A CNN Sound Classification Mechanism Using Data Augmentation

Hung-Chi Chu; Young-Lin Zhang; Hao-Chu Chiang

doi:10.3390/s23156972

A CNN Sound Classification Mechanism Using Data Augmentation

Sensors (Basel). 2023 Aug 5;23(15):6972. doi: 10.3390/s23156972.

Authors

Hung-Chi Chu¹, Young-Lin Zhang¹, Hao-Chu Chiang¹

Affiliation

¹ Department of Information and Communication Engineering, Chaoyang University of Technology, Taichung 41349, Taiwan.

Abstract

Sound classification has been widely used in many fields. Unlike traditional signal-processing methods, using deep learning technology for sound classification is one of the most feasible and effective methods.
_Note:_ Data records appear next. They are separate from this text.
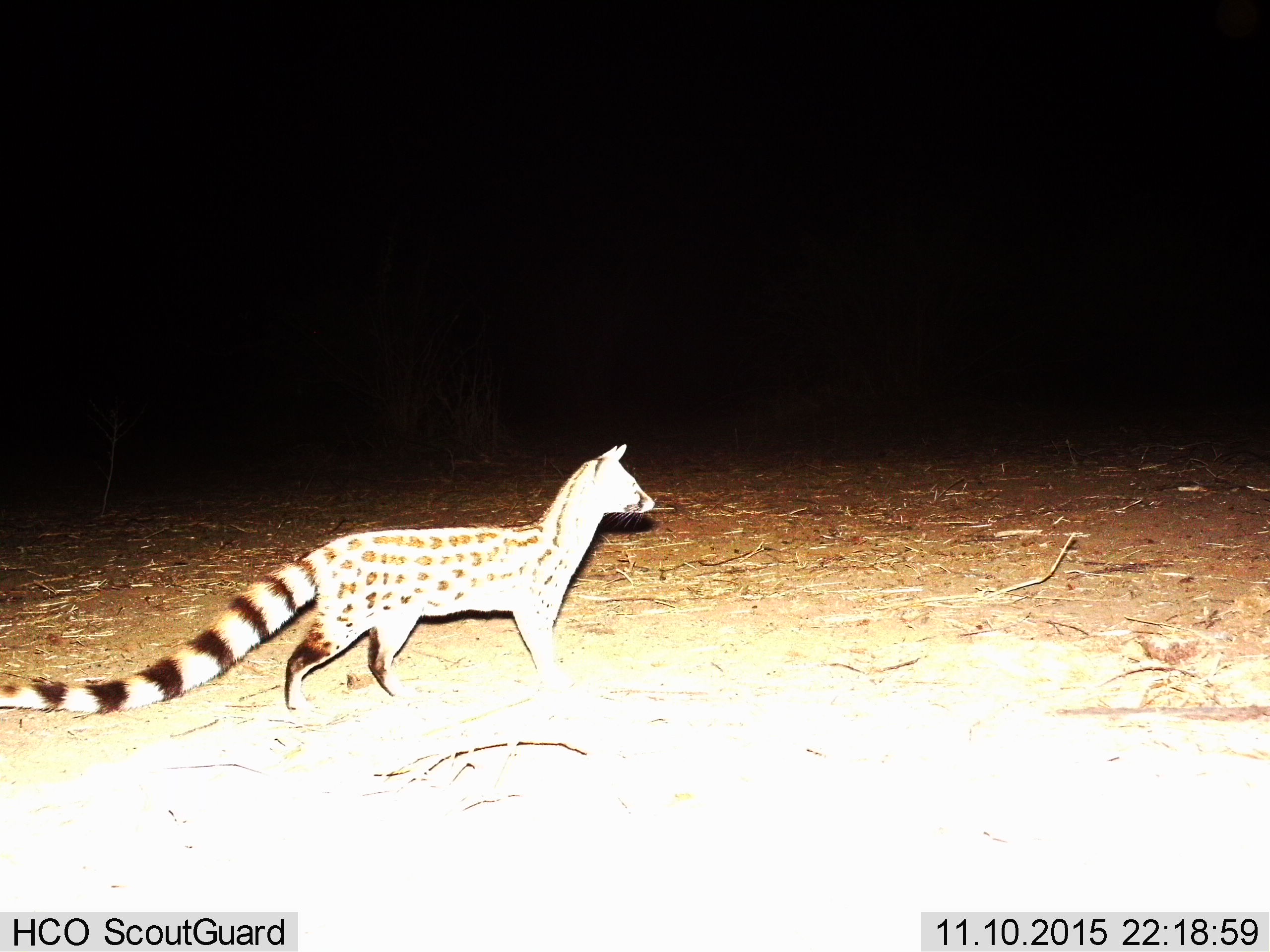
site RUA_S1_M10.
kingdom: Animalia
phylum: Chordata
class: Mammalia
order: Carnivora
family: Viverridae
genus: Genetta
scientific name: Genetta genetta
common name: small-spotted genet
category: genetcommonsmallspotted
Genetcommonsmallspotted (small-spotted genet) (Genetta genetta), count 1. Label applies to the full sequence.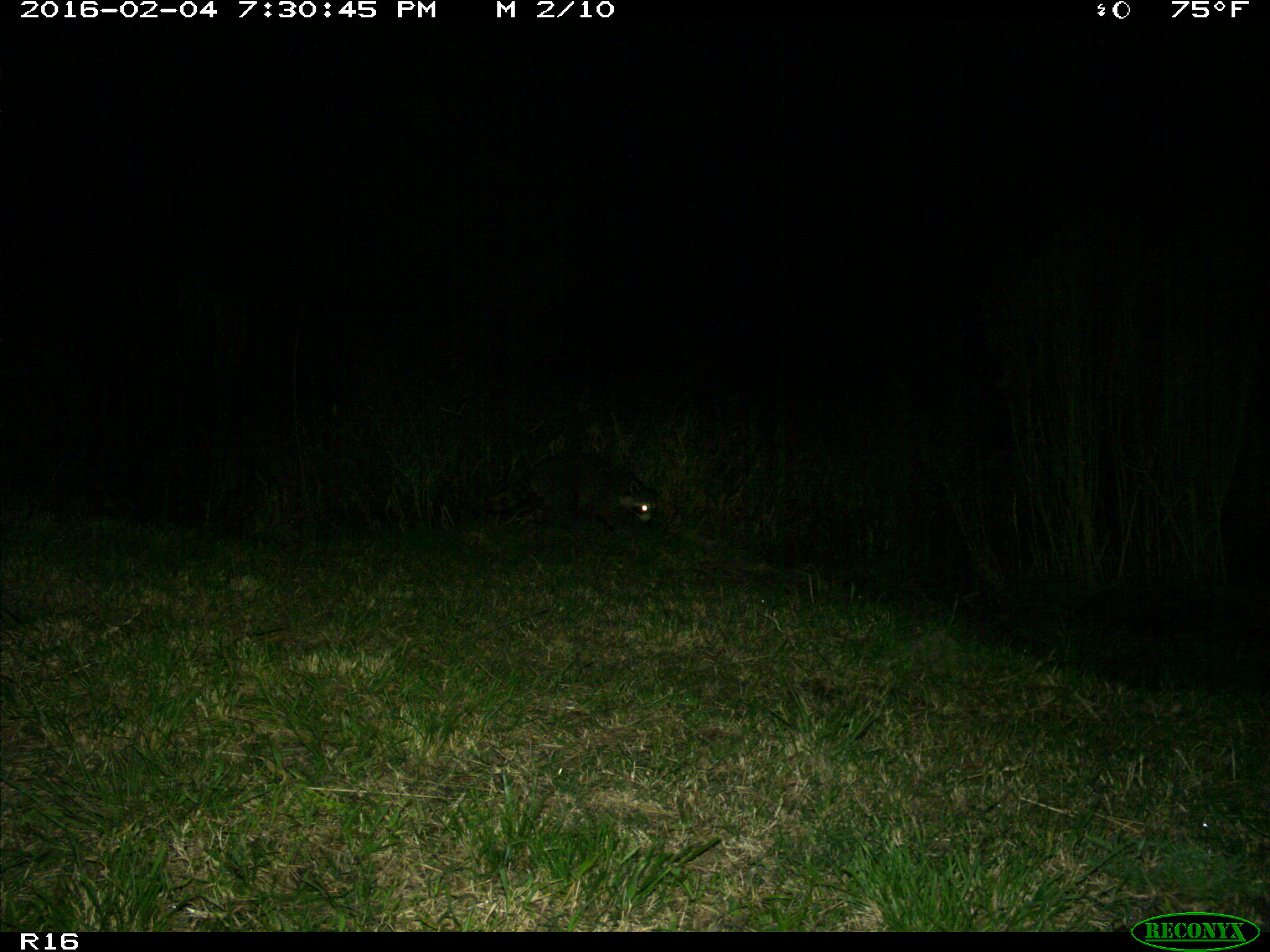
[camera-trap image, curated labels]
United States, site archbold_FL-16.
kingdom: Animalia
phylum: Chordata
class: Mammalia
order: Carnivora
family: Procyonidae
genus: Procyon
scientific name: Procyon lotor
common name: common raccoon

However, limited by the quality of the training dataset, such as cost and resource constraints, data imbalance, and data annotation issues, the classification performance is affected. Therefore, we propose a sound classification mechanism based on convolutional neural networks and use the sound feature extraction method of Mel-Frequency Cepstral Coefficients (MFCCs) to convert sound signals into spectrograms. Spectrograms are suitable as input for CNN models. To provide the function of data augmentation, we can increase the number of spectrograms by setting the number of triangular bandpass filters. The experimental results show that there are 50 semantic categories in the ESC-50 dataset, the types are complex, and the amount of data is insufficient, resulting in a classification accuracy of only 63%. When using the proposed data augmentation method (K = 5), the accuracy is effectively increased to 97%. Furthermore, in the UrbanSound8K dataset, the amount of data is sufficient, so the classification accuracy can reach 90%, and the classification accuracy can be slightly increased to 92% via data augmentation. However, when only 50% of the training dataset is used, along with data augmentation, the establishment of the training model can be accelerated, and the classification accuracy can reach 91%.

Keywords: CNN; signal processing; sound classification.

Grants and funding

This research was funded by the Chaoyang University of Technology, Taiwan, under grants 110F0021110.